──────── Input material ────────
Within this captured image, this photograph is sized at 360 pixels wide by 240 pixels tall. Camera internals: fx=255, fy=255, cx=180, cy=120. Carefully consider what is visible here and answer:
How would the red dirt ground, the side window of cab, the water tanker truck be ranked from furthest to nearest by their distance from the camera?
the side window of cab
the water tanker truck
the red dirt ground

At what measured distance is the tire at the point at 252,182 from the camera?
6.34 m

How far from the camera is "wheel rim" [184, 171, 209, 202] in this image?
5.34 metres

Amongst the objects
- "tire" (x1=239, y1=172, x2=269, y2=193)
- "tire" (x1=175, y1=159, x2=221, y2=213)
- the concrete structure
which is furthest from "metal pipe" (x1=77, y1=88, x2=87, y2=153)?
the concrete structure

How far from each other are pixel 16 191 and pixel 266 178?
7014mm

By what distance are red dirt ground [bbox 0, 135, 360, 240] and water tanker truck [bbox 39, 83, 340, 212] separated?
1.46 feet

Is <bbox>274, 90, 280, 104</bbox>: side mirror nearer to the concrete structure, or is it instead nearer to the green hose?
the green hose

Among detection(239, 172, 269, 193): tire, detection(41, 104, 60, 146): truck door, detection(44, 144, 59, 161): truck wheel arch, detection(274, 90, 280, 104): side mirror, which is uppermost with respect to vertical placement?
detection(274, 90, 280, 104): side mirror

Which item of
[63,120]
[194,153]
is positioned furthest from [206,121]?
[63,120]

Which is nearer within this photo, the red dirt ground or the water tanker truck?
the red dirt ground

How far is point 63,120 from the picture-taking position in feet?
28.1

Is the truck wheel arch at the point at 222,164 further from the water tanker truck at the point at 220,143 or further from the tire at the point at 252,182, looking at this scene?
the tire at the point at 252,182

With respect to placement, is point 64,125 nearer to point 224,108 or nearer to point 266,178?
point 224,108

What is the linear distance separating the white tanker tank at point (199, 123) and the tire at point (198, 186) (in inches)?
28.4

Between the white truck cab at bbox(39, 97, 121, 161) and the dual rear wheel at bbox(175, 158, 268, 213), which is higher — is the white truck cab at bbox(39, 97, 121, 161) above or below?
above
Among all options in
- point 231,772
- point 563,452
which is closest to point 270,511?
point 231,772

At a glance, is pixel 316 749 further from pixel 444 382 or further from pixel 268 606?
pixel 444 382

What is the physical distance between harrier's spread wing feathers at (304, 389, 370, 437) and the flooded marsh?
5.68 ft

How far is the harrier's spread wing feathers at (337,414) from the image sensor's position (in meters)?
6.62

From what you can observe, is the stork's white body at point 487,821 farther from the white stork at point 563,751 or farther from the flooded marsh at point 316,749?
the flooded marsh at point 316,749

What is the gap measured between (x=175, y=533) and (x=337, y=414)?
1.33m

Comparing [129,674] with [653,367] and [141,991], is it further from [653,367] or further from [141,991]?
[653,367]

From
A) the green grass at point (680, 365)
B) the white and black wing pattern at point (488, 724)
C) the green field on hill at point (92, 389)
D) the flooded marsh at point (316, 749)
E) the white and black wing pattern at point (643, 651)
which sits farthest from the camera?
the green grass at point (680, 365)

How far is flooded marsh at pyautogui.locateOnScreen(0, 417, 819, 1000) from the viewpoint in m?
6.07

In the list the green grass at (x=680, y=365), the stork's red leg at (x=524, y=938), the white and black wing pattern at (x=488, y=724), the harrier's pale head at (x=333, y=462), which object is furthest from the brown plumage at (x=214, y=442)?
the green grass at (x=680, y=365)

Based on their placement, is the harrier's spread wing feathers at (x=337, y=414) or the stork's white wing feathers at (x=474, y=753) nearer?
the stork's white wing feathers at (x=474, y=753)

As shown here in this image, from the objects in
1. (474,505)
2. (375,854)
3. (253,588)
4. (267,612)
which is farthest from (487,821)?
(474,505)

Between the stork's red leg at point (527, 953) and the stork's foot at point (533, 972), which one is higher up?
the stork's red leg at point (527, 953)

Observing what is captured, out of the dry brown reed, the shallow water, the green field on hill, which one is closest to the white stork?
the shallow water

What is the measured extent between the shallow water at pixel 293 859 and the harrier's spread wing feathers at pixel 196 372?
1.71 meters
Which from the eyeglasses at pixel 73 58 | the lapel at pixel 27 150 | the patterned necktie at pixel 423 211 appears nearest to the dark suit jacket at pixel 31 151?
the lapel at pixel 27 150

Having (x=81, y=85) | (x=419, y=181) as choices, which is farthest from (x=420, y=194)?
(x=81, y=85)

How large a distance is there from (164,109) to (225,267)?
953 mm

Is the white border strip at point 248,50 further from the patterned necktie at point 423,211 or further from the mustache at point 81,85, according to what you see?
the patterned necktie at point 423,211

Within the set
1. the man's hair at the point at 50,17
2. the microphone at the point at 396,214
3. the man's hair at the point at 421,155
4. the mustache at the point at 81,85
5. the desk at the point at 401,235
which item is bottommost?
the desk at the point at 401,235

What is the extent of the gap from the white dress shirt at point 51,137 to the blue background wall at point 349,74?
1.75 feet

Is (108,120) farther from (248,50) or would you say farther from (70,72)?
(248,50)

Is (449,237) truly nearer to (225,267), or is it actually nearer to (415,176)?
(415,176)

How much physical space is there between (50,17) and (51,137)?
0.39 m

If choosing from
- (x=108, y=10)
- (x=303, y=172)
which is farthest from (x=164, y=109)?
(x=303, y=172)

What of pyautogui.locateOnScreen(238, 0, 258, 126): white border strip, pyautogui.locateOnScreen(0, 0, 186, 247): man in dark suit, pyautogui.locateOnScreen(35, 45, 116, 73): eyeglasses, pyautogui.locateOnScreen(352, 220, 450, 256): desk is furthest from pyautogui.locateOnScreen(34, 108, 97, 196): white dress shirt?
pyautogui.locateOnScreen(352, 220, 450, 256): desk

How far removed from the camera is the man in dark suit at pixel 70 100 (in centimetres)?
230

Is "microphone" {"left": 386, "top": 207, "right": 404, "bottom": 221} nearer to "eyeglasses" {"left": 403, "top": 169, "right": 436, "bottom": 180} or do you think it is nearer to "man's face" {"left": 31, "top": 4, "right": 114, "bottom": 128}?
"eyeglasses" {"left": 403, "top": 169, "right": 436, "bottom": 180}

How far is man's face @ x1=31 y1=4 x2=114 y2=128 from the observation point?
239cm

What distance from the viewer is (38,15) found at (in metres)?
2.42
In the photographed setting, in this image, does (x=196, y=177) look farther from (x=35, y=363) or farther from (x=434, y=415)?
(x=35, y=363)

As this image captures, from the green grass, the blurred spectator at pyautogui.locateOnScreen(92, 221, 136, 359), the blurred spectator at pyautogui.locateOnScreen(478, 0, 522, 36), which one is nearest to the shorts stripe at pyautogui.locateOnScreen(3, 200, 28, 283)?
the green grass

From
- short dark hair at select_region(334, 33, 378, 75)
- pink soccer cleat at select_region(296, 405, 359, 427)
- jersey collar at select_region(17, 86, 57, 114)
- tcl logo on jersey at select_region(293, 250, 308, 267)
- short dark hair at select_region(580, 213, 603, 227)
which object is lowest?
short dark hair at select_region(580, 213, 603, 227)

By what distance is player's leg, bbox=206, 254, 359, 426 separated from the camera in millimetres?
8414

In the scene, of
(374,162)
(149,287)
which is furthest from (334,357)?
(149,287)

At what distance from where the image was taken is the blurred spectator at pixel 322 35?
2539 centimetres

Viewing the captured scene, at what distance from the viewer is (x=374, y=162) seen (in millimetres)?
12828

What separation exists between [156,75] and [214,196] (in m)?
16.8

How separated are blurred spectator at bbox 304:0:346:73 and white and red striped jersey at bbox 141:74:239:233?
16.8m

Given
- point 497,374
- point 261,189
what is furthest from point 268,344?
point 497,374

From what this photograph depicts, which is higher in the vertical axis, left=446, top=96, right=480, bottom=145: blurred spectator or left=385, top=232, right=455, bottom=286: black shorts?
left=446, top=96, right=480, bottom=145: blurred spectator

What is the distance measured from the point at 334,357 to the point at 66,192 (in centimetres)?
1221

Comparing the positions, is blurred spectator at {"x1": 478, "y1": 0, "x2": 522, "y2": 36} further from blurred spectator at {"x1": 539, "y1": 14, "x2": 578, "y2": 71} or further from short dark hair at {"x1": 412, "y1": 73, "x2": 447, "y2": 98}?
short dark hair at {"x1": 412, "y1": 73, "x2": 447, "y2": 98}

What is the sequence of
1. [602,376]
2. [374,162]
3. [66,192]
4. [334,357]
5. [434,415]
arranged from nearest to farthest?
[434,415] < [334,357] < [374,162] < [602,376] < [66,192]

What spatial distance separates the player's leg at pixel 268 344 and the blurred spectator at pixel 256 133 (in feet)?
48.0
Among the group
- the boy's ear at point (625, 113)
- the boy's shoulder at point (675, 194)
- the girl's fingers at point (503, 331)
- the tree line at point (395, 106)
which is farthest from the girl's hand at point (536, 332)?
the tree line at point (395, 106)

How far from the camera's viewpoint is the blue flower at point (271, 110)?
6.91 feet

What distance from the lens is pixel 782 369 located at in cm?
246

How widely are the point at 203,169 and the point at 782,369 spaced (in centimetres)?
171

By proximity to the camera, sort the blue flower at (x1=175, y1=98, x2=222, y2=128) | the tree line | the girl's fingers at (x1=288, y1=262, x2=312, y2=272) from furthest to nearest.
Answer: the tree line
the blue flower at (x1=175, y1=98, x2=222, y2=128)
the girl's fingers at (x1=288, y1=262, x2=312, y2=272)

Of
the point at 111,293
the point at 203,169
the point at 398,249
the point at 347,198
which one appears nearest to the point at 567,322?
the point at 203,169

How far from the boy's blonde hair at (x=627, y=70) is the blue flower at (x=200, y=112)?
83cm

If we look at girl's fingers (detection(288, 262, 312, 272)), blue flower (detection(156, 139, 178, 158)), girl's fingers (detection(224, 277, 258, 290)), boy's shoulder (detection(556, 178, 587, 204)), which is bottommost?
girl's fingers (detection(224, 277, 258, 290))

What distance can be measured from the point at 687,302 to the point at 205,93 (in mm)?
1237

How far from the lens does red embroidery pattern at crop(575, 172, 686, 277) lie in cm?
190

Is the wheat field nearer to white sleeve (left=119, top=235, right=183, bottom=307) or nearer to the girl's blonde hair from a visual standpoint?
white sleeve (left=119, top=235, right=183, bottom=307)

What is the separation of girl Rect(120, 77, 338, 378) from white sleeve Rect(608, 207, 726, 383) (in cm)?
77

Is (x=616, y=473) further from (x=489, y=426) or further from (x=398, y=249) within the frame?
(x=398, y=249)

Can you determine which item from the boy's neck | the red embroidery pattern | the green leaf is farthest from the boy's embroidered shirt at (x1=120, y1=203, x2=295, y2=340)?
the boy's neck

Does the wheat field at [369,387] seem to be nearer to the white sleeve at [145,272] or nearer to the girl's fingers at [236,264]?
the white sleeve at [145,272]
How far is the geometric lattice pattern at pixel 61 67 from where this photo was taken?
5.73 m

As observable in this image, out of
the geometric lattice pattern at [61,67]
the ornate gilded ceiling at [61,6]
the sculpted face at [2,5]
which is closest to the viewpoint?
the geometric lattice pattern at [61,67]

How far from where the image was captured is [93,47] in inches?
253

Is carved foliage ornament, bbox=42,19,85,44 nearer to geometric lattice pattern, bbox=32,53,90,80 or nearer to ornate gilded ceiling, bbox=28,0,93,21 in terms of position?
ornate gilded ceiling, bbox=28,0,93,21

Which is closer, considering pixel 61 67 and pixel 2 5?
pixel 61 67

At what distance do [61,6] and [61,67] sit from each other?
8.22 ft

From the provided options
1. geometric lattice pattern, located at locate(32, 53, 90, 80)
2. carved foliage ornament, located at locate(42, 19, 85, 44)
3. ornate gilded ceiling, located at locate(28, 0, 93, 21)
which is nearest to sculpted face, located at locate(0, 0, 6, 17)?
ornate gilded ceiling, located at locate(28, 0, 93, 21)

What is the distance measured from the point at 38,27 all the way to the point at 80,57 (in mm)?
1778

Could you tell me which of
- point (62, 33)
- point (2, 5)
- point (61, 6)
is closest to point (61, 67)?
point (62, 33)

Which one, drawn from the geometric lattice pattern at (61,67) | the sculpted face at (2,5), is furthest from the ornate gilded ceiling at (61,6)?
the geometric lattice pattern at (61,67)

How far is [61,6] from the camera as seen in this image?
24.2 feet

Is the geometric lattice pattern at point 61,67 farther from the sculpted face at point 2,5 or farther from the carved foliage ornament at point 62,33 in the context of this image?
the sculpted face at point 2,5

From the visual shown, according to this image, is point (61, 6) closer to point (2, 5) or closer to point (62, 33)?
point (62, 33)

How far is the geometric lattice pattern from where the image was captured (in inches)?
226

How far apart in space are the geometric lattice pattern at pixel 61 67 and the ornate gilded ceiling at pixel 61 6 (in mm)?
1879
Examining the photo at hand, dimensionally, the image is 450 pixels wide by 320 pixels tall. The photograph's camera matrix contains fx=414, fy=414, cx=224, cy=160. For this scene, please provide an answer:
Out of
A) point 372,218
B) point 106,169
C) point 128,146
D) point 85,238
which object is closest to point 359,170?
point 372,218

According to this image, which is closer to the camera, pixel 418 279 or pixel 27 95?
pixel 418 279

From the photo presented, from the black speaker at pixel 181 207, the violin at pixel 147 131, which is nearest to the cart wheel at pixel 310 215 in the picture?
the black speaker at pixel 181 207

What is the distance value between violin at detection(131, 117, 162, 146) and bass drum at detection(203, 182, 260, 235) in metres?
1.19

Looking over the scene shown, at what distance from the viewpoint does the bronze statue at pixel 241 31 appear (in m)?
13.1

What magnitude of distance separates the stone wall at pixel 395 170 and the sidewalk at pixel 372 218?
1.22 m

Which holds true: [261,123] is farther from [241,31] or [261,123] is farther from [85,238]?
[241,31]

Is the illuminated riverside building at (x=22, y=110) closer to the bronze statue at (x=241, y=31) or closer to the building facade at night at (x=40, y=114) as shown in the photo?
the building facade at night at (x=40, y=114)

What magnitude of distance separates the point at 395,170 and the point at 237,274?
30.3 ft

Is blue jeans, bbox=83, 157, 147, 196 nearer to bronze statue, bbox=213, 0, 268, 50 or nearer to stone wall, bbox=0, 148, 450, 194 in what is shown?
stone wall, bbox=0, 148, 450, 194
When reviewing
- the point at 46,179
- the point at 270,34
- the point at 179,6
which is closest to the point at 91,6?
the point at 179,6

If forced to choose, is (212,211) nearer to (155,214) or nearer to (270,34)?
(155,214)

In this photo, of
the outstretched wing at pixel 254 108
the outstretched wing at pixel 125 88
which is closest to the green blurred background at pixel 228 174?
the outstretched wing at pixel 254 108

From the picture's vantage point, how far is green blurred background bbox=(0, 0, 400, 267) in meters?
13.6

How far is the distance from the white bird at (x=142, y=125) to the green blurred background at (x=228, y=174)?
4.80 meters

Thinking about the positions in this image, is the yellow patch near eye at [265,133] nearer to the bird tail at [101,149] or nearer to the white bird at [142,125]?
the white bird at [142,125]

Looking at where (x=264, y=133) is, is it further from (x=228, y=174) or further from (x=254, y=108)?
────────
* _Short problem_:
Could you give again exactly the lines from the line containing "Is blue jeans, bbox=83, 157, 147, 196" through the final line of the data above, and no others?

* _Complete output_:
Is blue jeans, bbox=83, 157, 147, 196 nearer to bronze statue, bbox=213, 0, 268, 50 or nearer to stone wall, bbox=0, 148, 450, 194 in what is shown?
stone wall, bbox=0, 148, 450, 194
When reviewing
- the point at 46,179
- the point at 270,34
- the point at 179,6
which is closest to the point at 91,6?
the point at 179,6

If forced to choose, is (212,211) nearer to (155,214) or nearer to (270,34)?
(155,214)

In this photo, of
the outstretched wing at pixel 254 108
the outstretched wing at pixel 125 88
which is closest to the green blurred background at pixel 228 174?
the outstretched wing at pixel 254 108

From the picture's vantage point, how far is green blurred background bbox=(0, 0, 400, 267) in meters?
13.6

How far is the distance from the white bird at (x=142, y=125) to the green blurred background at (x=228, y=174)?
4.80 meters

Thinking about the positions in this image, is the yellow patch near eye at [265,133] nearer to the bird tail at [101,149] or nearer to the white bird at [142,125]?
the white bird at [142,125]

Looking at where (x=264, y=133) is, is it further from (x=228, y=174) or further from (x=254, y=108)?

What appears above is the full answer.